Yeni yıla başlangıç yaptığımız bu günlerde yeni kitaplar da raflardaki yerlerini aldı. Martı’nın radarına takılan ilk kitap Can Yayınları’ndan çıkan “Sarayın Gözleri – Osmanlı’nın İlk Fotoğrafçılarından Sébah&Joaillier’nin Hikâyesi.”
Yeni kitaplarla ilgili radarımıza takılan önemli bir haber de öykücülüğümüzün en özgün ve ayrıksı seslerinden Sait Faik Abasıyanık Can Yayınları’nda olması.
“Sarayın Gözleri – Osmanlı’nın İlk Fotoğrafçılarından Sébah&Joaillier’nin Hikâyesi.”

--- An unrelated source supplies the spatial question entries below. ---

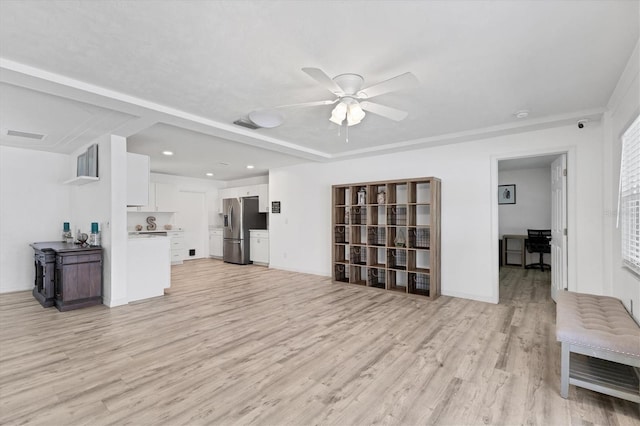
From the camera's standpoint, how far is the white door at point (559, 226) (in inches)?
151

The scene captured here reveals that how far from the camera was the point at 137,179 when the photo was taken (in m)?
4.48

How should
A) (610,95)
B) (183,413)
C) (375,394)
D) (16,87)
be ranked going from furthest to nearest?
1. (610,95)
2. (16,87)
3. (375,394)
4. (183,413)

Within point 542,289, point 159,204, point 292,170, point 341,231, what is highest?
point 292,170

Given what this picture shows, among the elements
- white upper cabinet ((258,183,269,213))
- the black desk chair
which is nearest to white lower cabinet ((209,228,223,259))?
white upper cabinet ((258,183,269,213))

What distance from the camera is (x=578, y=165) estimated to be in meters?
3.66

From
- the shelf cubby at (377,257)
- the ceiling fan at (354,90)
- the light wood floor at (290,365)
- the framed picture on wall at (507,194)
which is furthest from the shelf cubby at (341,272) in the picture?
the framed picture on wall at (507,194)

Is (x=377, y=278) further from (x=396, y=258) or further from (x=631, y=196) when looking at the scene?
(x=631, y=196)

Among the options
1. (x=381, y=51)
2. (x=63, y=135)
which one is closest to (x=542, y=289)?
(x=381, y=51)

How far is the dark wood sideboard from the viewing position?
3934mm

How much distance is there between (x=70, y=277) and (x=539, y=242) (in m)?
8.37

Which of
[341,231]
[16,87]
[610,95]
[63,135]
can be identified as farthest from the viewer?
[341,231]

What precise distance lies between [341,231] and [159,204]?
5087 millimetres

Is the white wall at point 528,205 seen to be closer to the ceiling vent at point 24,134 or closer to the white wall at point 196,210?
the white wall at point 196,210

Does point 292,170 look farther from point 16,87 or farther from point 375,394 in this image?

Fabrizio Casaretto’nun kaleme aldığı ve Osmanlı’nın ilk fotoğrafçılarından Sébah&Joaillier’nin hikâyesini anlatan Sarayın Gözleri – Osmanlı’nın İlk Fotoğrafçılarından Sébah&Joaillier’nin Hikâyesi, ocak ayında Mundi etiketiyle okurla buluşuyor. Sarayın Gözleri, bize paha biçilemez bir kültür hazinesi miras bırakan Sébah&Joaillier Fotoğrafhanesi ile iki yüz yıldır varlığını bu şehirde sürdüren Casaretto ailesinin yer yer duygusal, yer yer şaşırtıcı anılarla bezeli, başka bir “bu topraklar” hikâyesi…
Fabrizio Casaeretto , 1972’de İstanbul’da, her ikisi de Levanten olan İtalyan baba ve Fransız anneden doğdu. Pierre Loti Lisesi’nden mezun olduktan sonra yüksek tahsilini Fransa’da Ekonometri ve Finans üzerine tamamladı. Okul yıllarından beri farklı alanlar üzerine yazılar yazıyor; daha önce finans üzerine yayımlanmış Finansal Korunma: Hedging (2017) ve aile mirası fotoğrafkoleksiyonuyla ilgiliAile Arşivinden:Sébah&Joaillier Fotoğrafhanesi (2023) kitapları mevcut.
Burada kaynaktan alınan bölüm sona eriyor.